→ EXERCISE TEXT:

UFC veteran and wrestling champion Ben Askren describes surviving necrotizing pneumonia caused by a staph infection that destroyed his lungs, requiring a double lung transplant after 37 days unconscious and 73 days hospitalized. He covers recovery from 138 pounds, athletic resilience, reordering life priorities, rejecting legacy-focused thinking, and targeting the 39-year post-transplant survival record.

Key Questions Answered

  • Infection escalation awareness: A minor staph infection on Askren's elbow cleared visibly within days, but bacteria had already entered his bloodstream, triggering necrotizing pneumonia four days later — a condition where lung tissue dies from the inside out. Back pain was the only symptom. Anyone experiencing back pain following a recent skin infection, even a healed one, should flag the connection explicitly to a physician rather than treating symptoms in isolation.
  • ECMO survival odds: When Askren was airlifted back to Milwaukee's cardiovascular intensive care unit, doctors placed him on ECMO (extracorporeal membrane oxygenation) — a machine that oxygenates blood externally. Survival odds off ECMO are roughly 40%, meaning most patients who reach that intervention do not survive. Understanding this threshold matters: ECMO represents a last-resort bridge, not a standard treatment, and family members should request CVICU-level facilities immediately when standard hospital stabilization fails.
  • Post-transplant immunosuppression trade-off: Lung transplant recipients take permanent immunosuppressants like tacrolimus and prednisone to prevent organ rejection, but these drugs suppress the entire immune system, increasing infection risk and contributing to the median post-transplant life expectancy of only 6.5 years. Askren manages this by masking in crowded environments, avoiding uncontrolled spaces, and working with his medical team to gradually reduce drug levels as his body stabilizes over the 12-month post-surgery window.
  • Athletic identity as recovery infrastructure: Askren lost roughly 60 pounds of muscle mass during 37 days of unconsciousness and paralysis, dropping from approximately 185–195 pounds to 138 pounds. He rebuilt by applying the same incremental athletic discipline used in wrestling: setting micro-goals like walking eight minutes, then ten, then twelve, then adding bodyweight squats. Decades of structured training created a mental framework — show up even on bad days, do something rather than nothing — that transferred directly into medical rehabilitation.
  • Greatness and self-assessment: Askren surveyed every Division I NCAA wrestling champion over a 50-year window and found the most consistent response to "when did you go from good to great?" was that respondents rejected the premise entirely — they never considered themselves great. This pattern suggests that elite performance correlates with process-focus rather than identity-focus. Practically: measure daily improvement targets, not career status, and treat any sense of arrival as a signal to find a harder room.
  • Life prioritization after near-death: Following his recovery, Askren exited business investments that consumed time without generating genuine passion, even accepting below-market buyout terms to reclaim schedule control. His filtering question became: is this worth the time away from family? He reduced weekend travel for wrestling tournaments and increased direct coaching time. The framework is binary — either the activity ranks among the things he most wants to do with his remaining time, or he declines it regardless of financial or reputational upside.

Notable Moment

Askren revealed that the surgical team described his double lung transplant as among the worst they had performed — decomposing lung tissue had fused to the interior chest wall, requiring extensive scraping before new organs could be placed. He learned this detail only after waking up, having been unconscious for the entire 37-day ordeal.

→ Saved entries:

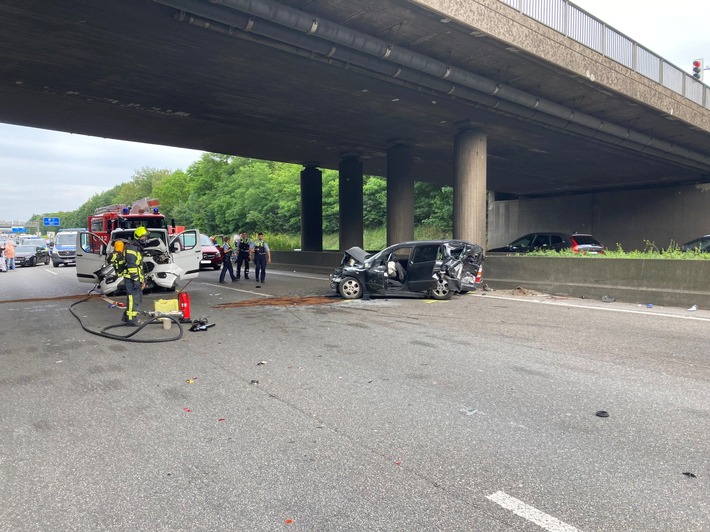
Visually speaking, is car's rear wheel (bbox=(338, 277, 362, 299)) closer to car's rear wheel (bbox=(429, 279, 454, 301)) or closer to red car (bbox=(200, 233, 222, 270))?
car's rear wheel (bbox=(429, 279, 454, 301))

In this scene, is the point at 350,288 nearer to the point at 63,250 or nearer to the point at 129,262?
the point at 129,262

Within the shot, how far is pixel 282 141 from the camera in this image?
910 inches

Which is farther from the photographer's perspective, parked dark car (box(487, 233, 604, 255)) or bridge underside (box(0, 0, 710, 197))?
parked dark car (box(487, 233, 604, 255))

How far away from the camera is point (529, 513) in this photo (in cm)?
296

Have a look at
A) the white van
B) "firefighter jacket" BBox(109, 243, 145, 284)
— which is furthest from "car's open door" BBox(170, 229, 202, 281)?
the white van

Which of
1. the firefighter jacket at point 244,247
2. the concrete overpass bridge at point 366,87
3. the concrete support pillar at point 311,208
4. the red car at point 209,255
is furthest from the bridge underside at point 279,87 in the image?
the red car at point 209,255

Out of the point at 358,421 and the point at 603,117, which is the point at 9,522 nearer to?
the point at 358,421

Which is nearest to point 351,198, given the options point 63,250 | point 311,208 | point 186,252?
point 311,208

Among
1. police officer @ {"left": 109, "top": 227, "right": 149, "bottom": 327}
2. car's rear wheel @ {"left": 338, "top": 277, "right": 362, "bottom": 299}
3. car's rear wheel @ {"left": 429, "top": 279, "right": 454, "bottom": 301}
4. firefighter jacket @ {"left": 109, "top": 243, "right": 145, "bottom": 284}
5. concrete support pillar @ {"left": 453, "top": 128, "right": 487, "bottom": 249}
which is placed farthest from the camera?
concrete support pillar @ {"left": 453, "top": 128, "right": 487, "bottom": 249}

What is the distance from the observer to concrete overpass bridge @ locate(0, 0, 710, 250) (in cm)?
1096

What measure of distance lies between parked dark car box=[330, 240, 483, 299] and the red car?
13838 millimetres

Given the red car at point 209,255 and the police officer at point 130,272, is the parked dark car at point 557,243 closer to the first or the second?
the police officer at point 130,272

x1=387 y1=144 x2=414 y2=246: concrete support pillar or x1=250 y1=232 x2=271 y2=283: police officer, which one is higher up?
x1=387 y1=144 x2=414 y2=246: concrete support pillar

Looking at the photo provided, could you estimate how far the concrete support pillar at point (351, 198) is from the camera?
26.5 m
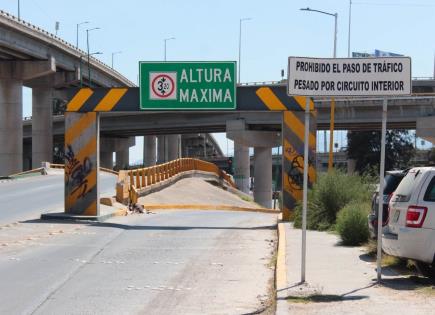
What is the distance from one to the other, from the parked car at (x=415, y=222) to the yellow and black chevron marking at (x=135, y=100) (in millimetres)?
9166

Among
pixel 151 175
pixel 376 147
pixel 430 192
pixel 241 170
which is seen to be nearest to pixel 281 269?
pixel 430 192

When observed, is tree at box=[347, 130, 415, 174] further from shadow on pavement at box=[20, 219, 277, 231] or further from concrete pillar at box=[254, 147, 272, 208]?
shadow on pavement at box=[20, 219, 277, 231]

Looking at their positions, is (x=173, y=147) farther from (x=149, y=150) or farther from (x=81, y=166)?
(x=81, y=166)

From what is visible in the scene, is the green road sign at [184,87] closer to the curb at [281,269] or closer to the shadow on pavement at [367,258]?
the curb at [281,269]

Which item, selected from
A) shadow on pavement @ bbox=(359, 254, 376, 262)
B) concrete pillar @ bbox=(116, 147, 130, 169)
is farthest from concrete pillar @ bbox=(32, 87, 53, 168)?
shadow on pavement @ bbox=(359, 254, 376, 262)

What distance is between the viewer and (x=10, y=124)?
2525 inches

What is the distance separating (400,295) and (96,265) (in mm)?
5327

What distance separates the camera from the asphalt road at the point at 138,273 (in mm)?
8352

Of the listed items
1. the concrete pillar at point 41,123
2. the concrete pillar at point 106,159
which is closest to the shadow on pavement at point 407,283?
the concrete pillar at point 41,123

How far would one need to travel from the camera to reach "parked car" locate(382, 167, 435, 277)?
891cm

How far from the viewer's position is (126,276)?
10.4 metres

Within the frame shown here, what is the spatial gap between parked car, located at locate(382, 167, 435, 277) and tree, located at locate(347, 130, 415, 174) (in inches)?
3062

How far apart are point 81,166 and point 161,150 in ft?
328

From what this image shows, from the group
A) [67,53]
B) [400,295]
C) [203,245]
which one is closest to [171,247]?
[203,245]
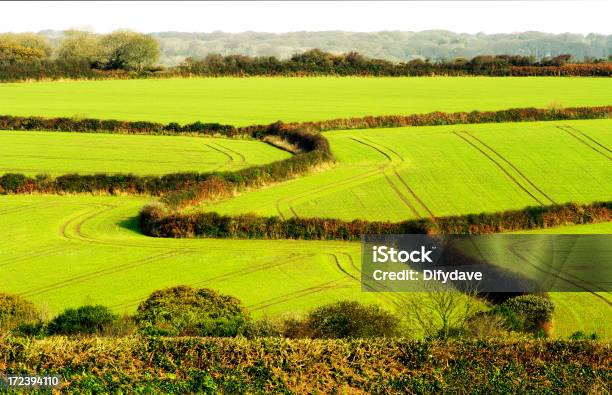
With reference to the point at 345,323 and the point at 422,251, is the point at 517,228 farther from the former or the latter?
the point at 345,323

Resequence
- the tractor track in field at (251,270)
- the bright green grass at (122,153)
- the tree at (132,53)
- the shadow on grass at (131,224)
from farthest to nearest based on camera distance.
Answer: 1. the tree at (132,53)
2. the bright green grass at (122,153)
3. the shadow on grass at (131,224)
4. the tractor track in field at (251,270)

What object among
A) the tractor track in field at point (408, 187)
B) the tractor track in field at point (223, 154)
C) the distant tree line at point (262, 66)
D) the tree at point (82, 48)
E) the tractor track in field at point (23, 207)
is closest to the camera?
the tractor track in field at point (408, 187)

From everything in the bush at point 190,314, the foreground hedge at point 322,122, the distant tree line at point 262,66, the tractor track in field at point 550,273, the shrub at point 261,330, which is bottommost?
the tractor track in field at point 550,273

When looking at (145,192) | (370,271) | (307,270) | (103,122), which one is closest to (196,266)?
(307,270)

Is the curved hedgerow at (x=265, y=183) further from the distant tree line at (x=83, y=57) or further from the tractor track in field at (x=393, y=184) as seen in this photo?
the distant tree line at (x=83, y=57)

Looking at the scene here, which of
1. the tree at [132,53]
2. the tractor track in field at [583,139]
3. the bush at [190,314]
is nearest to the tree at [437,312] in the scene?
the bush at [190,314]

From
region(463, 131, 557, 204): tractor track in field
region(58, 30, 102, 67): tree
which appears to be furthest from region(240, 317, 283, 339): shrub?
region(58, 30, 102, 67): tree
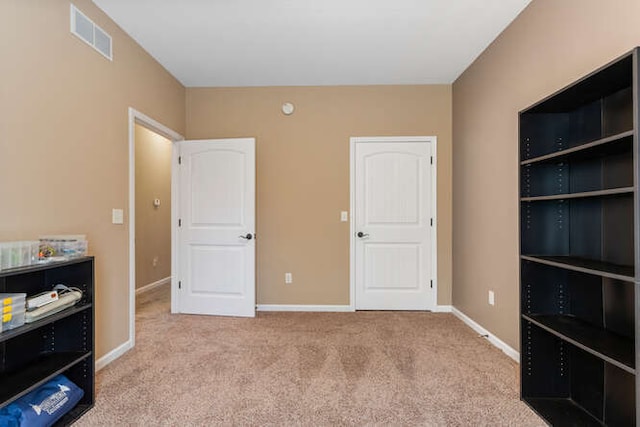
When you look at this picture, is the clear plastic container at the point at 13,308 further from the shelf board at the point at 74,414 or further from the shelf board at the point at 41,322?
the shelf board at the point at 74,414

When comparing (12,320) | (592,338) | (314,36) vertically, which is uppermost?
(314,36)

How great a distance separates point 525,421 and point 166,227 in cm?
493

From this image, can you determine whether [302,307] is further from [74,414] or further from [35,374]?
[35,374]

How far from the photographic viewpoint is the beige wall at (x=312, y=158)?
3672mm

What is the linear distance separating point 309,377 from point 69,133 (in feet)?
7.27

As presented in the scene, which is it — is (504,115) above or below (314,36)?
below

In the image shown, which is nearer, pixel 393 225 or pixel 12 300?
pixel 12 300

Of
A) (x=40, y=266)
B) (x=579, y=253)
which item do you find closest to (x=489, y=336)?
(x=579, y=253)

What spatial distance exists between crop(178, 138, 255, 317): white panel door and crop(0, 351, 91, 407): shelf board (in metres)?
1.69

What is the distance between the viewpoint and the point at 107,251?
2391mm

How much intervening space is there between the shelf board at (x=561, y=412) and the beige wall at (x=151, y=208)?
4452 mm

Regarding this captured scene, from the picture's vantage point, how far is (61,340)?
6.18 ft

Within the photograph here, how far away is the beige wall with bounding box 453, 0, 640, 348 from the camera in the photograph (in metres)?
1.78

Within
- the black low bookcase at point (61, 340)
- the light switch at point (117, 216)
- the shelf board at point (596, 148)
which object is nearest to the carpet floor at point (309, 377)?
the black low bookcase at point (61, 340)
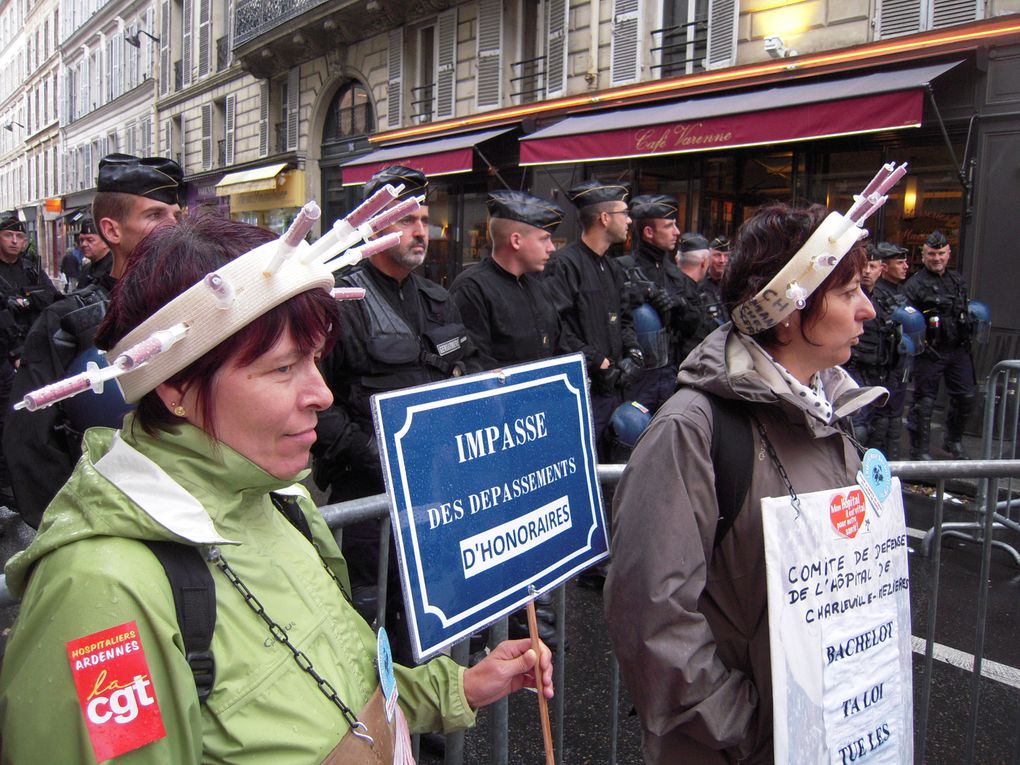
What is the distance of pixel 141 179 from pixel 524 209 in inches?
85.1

→ WHAT IS NEEDED: Copy the stretch of the Ben Askren text from "Key Questions Answered" through "symptoms in isolation.", replacing "necrotizing pneumonia" with "bacterial pneumonia". These rows come from a separate source.

→ OUTPUT FOR THIS TASK:
Key Questions Answered

  • Infection escalation awareness: A minor staph infection on Askren's elbow cleared visibly within days, but bacteria had already entered his bloodstream, triggering bacterial pneumonia four days later — a condition where lung tissue dies from the inside out. Back pain was the only symptom. Anyone experiencing back pain following a recent skin infection, even a healed one, should flag the connection explicitly to a physician rather than treating symptoms in isolation.